A cozinha sempre foi meu refúgio. Aprendi a arte de transformar ingredientes em refeições deliciosas, guiada pela visão. Mas a vida, em sua infinita sabedoria, me presenteou com um novo desafio: a perda da visão aos 16 anos.
Da noite para o dia, meu mundo mudou. No entanto, o amor pela culinária permaneceu intacto. Comecei a redescobrir a cozinha, agora com outros sentidos. O som da água fervendo, o crepitar da banha na panela, o aroma irresistível dos temperos... Cada detalhe se tornou fundamental para me guiar nesse novo caminho.

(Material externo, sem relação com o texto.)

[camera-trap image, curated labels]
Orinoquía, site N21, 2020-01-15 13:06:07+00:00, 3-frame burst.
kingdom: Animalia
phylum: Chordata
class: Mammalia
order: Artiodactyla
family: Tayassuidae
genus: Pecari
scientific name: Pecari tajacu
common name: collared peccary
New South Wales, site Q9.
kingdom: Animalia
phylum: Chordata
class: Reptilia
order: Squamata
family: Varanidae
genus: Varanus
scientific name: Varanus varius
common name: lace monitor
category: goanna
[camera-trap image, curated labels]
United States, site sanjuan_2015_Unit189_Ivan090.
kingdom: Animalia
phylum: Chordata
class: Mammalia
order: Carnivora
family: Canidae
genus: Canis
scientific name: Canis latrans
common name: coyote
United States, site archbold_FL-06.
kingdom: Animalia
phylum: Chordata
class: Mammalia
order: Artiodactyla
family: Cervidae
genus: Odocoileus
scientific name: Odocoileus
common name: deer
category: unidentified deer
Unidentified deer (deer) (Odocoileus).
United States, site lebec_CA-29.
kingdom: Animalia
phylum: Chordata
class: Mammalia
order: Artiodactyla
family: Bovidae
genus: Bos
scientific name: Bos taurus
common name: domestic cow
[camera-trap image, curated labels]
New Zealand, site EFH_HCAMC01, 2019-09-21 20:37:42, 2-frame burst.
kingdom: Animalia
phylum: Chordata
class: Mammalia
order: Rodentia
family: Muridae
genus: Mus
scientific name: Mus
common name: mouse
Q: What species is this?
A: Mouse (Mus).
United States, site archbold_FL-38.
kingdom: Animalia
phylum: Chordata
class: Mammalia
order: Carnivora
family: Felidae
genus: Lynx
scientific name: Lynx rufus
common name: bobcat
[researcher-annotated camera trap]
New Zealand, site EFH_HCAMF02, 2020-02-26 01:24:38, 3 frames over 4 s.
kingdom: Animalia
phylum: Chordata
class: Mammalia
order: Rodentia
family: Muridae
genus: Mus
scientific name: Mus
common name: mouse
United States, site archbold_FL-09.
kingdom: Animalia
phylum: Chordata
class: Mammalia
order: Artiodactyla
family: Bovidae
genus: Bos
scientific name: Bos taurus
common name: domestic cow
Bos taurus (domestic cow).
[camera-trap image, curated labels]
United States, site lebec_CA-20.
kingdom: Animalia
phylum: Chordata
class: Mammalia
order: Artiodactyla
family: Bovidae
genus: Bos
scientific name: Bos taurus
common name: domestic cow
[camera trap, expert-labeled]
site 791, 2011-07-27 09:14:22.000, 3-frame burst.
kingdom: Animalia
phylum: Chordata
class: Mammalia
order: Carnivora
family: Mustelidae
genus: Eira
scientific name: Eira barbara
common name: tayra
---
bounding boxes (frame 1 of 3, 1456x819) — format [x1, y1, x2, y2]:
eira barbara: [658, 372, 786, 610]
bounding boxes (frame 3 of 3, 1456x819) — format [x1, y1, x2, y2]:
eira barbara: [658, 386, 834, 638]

Cozinhar, para mim, nunca foi apenas preparar alimentos. É um ato de amor, uma forma de expressar carinho por aqueles que amo. A cada receita, uma nova experiência sensorial. Os cheiros evoluem ao longo do cozimento, transformando a cozinha em um verdadeiro laboratório de aromas. O arroz, por exemplo, nos presenteia com uma sinfonia de sons que revelam seus diferentes estágios.
Muitas pessoas acreditam que cozinhar sem visão é um grande desafio, mas eu vejo como uma oportunidade de explorar novos horizontes. Afinal, a cozinha é um espaço de criação e experimentação. E com a ajuda de Deus e dos meus anjos, cada prato se transforma em uma obra de arte culinária.
Não tenho medo de cozinhar, pois sei que a intuição e o amor me guiam. A cozinha é um lugar onde todos os sentidos se conectam, e onde a magia acontece a cada garfada.